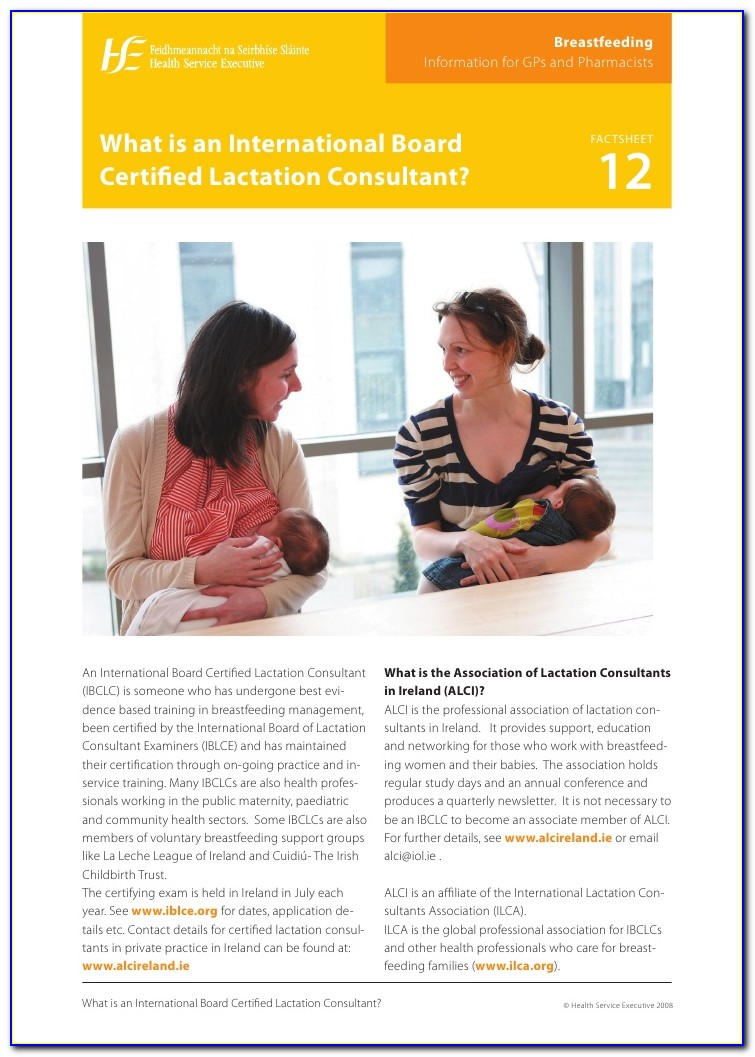 Lactation Consultant Certification Cost
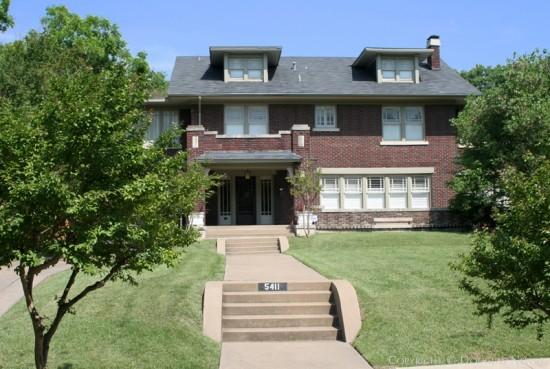Home in Swiss Avenue - 5411 Swiss Avenue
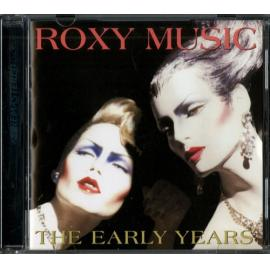 The Early Years - Roxy Music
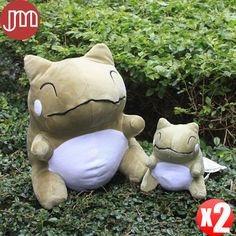 Find More Movies & TV Information about New 2 PCS Pokemon Whimscott Substitute Anime Plush Doll Kids Toys Gift 16cm 27cm Baby Dolls Juguetes Peluche Brinquedos Bonecas,High Quality toy mouse,China toy doll clothes Suppliers, Cheap toy story alien soft toy from M&J Toys Global Trading Co.,Ltd on Aliexpress.com
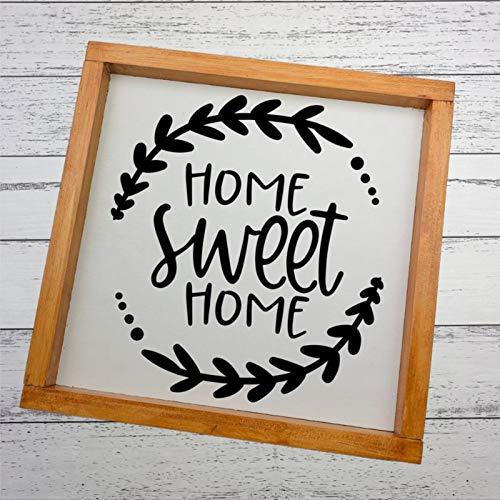 EricauBird Cartel decorativo de madera con diseño de Anne of Green Gables para decoración de pared, con marco de madera y placa de madera para el hogar, jardines, porche, cafeterías.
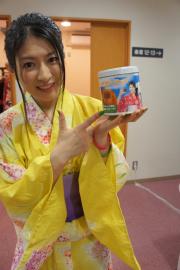 chihara110805_1.jpg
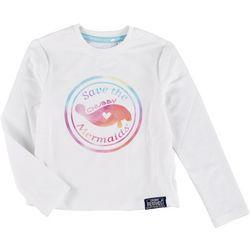 Chubby Mermaids Toddler Girls Long Sleeve Manatee T-Shirt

----

**Task objective:** The required output is a verbatim repetition of the lines from the opening of the entries above through the line containing "The Early Years - Roxy Music", inclusive, with no pictures and nothing else.

**Task solution:**
 Lactation Consultant Certification Cost
Home in Swiss Avenue - 5411 Swiss Avenue
 The Early Years - Roxy Music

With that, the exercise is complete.